The clean, elegant design of Antitype caught my eye immediately. It’s a scrambled word game from BorderLeap that’s all about opposites. From its design to its gameplay, what makes Antitype unlike other word games is its unique approach that requires you to think about its puzzles differently than you would other word games. That makes the rules a little hard to grasp when you first try Antitype, but once you have the system down, it’s addicting.
Antitype presents you with two scrambled antonyms. Your goal is to unscramble the words. What’s different about Antitype is how you unscramble the words. Tapping on any letter changes the letters adjacent to it by incrementing them to the next letter in the alphabet. That means if you tap a letter in the middle of the top word, the letters to either side of it change, as does the letter in the antonym directly below the letter you tapped. What doesn’t change is the letter you tapped. It’s a subtle and clever mechanic that fits with the ‘opposite’ theme and requires you to consider your moves from a new perspective compared to other games where you expect interactions to cause direct results.
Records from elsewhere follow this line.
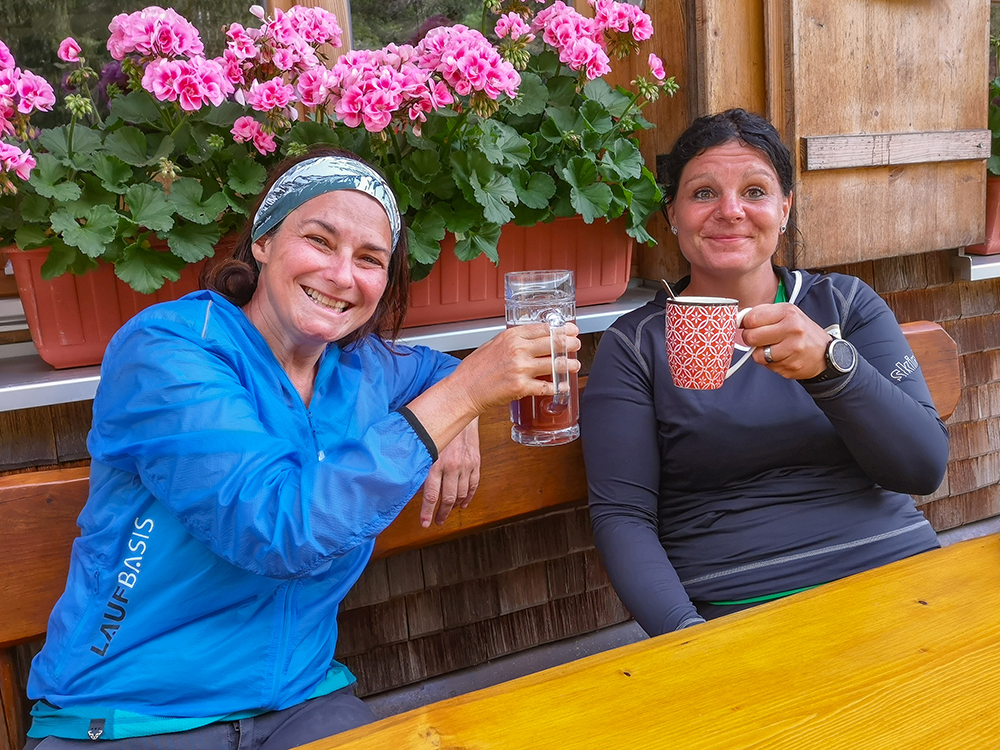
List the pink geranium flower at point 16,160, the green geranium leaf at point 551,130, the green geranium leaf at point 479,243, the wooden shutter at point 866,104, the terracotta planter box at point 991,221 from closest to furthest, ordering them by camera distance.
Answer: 1. the pink geranium flower at point 16,160
2. the green geranium leaf at point 479,243
3. the green geranium leaf at point 551,130
4. the wooden shutter at point 866,104
5. the terracotta planter box at point 991,221

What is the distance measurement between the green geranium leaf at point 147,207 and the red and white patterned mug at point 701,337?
0.94 m

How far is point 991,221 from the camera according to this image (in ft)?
8.55

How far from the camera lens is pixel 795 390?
5.28ft

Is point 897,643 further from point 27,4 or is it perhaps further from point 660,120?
point 27,4

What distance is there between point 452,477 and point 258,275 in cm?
48

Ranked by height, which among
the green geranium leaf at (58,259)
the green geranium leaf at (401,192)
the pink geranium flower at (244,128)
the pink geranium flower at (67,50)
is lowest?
the green geranium leaf at (58,259)

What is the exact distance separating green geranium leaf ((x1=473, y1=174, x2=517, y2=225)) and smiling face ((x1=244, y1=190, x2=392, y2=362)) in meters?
0.38

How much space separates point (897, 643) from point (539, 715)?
15.8 inches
One way to solve Antitype’s puzzles would be to randomly poke around at letters until you find the combination that works. That isn’t possible in Antitype though, because there are little numbers on each letter tile that indicate how many times they can be tapped, which requires you to be thoughtful in your approach. If you get stuck and have no more moves available, you can restart the puzzle or tap the bottom of the screen for a subtle hint about the words you are trying to solve.
The design of Antitype is simple but beautiful. The words are like stencils on top the backgrounds that let the colors shine through. The sound effects lend a pleasant dimension to incrementing the letters and benefit from haptic feedback on the iPhone 7.
Antitype is a great commuter game. It’s absorbing but as easy to play through a couple of puzzles as it is to play through dozens. I also appreciate that there are 325 puzzles included, so Antitype isn’t a game you’ll burn through in a day or two unless you play for hours at a time. In many respects, Antitype is the perfect companion to Typeshift, which I reviewed a few weeks ago. The mechanics of each are not the same, but there’s a certain commonality in their style and the way you approach the puzzles that should appeal to the same people.
Antitype is available on the App Store.